▽

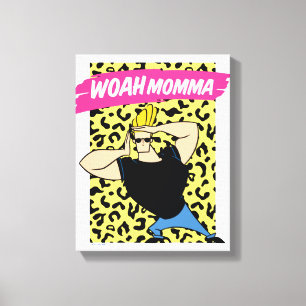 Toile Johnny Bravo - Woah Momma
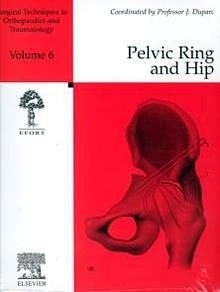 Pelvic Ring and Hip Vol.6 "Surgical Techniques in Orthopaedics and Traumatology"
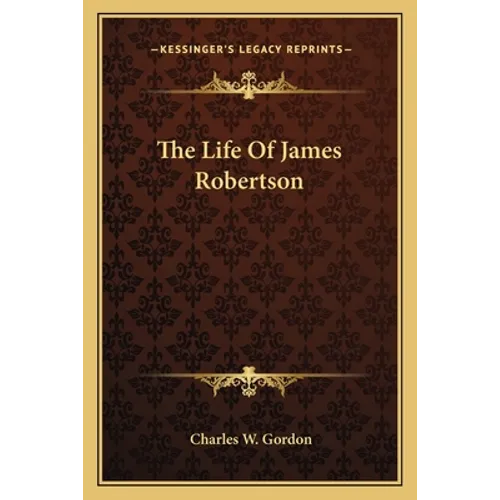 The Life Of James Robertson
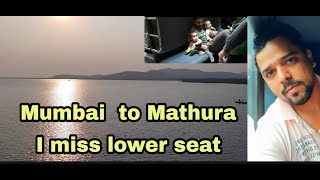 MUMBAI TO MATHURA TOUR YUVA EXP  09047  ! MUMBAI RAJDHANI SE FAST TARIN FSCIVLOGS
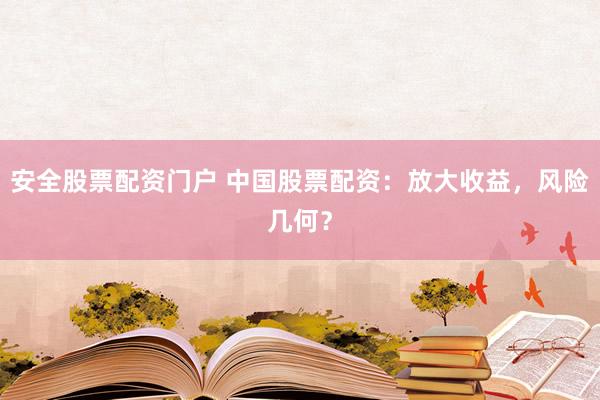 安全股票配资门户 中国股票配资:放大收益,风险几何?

△
▽

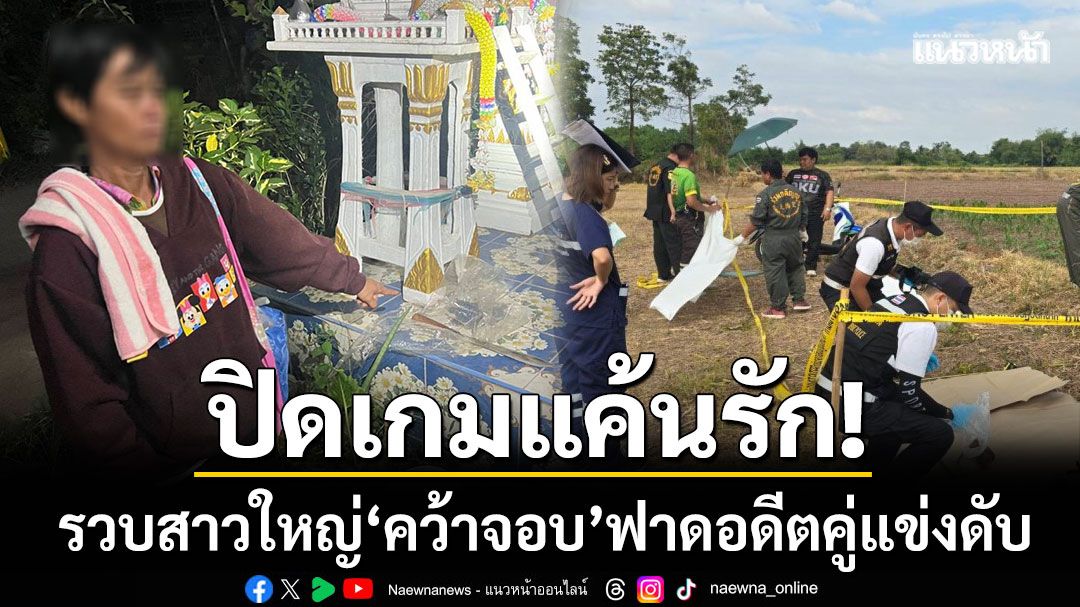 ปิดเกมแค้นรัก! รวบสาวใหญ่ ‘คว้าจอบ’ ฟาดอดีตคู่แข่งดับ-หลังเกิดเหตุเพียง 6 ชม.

△

Task requirements: Your copy should hold only the lines above from the one containing "Toile Johnny Bravo - Woah Momma" through the one containing "安全股票配资门户 中国股票配资:放大收益,风险几何?", exactly as written and free of pictures.

Answer area:
 Toile Johnny Bravo - Woah Momma
 Pelvic Ring and Hip Vol.6 "Surgical Techniques in Orthopaedics and Traumatology"
 The Life Of James Robertson
 MUMBAI TO MATHURA TOUR YUVA EXP  09047  ! MUMBAI RAJDHANI SE FAST TARIN FSCIVLOGS
 安全股票配资门户 中国股票配资:放大收益,风险几何?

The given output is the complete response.